As I grew through childhood, other warm campers would add to that sense of affirmation.  While I was still in day camp, (then the program for faculty children not yet of camp age) a group of girls in the youngest unit became my swim buddies.  The long passage of time has dulled my memory of all of the names, but I do remember Courtney and Stephanie among them.

On the one hand, eight-year-old girls everywhere enjoy six-year-olds, sort of like a human doll. Yet, one could easily imagine an experience where I, as the six-year-old it was a little different, was rejected or shunned.  Instead I was embraced (figuratively and literally) and, while I may have developed a bit of an ego problem, I certainly never needed to ponder if I was wanted or loved.

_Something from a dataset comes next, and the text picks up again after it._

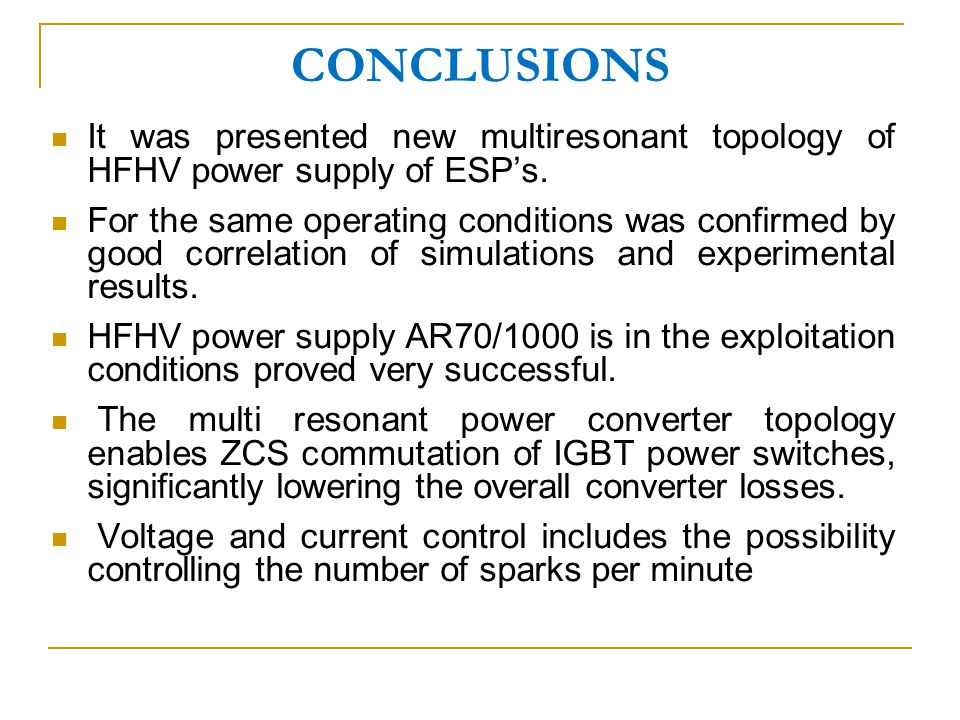 CONCLUSIONS It was presented new multiresonant topology of HFHV power supply of ESP's.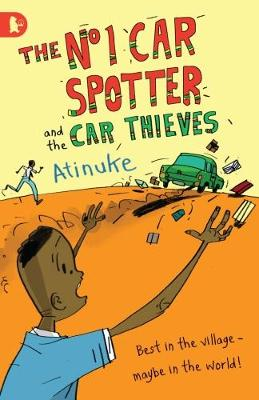 The No. 1 Car Spotter and the Car Thieves by Atinuke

This lesson, learned at camp, became something of a subconscious self-affirmation.  As hard as it is, before you can really push for your own inclusion, it helps to be convinced that people want you there and may be don’t know what they’re missing yet.  This lesson, I learned from my camp family.  (My biological family is also very loving, but it’s hard to translate those lessons into dealing with the wider world.)

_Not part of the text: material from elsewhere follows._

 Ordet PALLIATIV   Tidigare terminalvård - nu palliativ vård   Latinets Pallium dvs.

This lesson would continue to be reinforced by dozens of fantastic bunkmates throughout the years.  Since I cannot name them all, and I have no meaningful way to choose, I have chosen to name none of them.  Just know that you are all in my heart.

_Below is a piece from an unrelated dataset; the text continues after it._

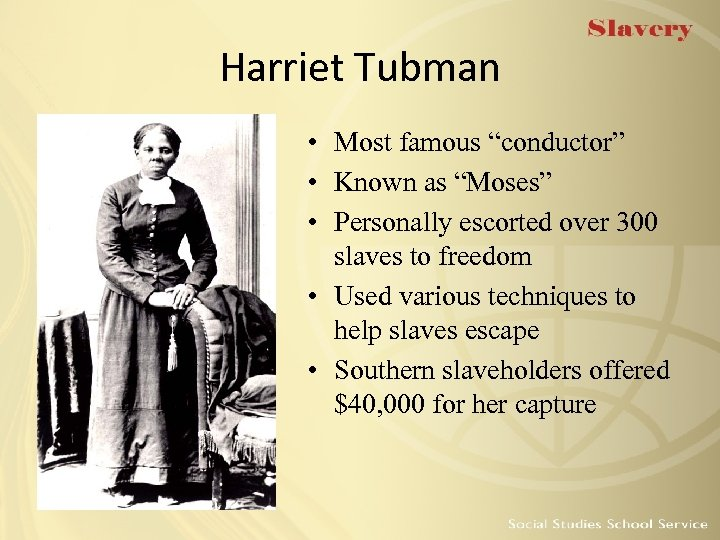 "Harriet Tubman • Most famous ""conductor"" • Known as ""Moses"" • Personally escorted over"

Many such lessons would be learned at the pool.  At the pool was where I would flirt for the first time, lacking some of the physical distance that my wheelchair put between me and others on land.  I won’t name names here, but I am grateful to a long list of young women whose good-natured flirtation made me feel lovable in another way, before I would fall prey in my late teens to the deep insecurities that almost all of us with disabilities have when it comes to body image, an issue about which I have written before.  Here, even the power of camp’s inclusion could not spare me the scourge of self exclusion, but I like to think that it planted seeds as I fight to break free even now.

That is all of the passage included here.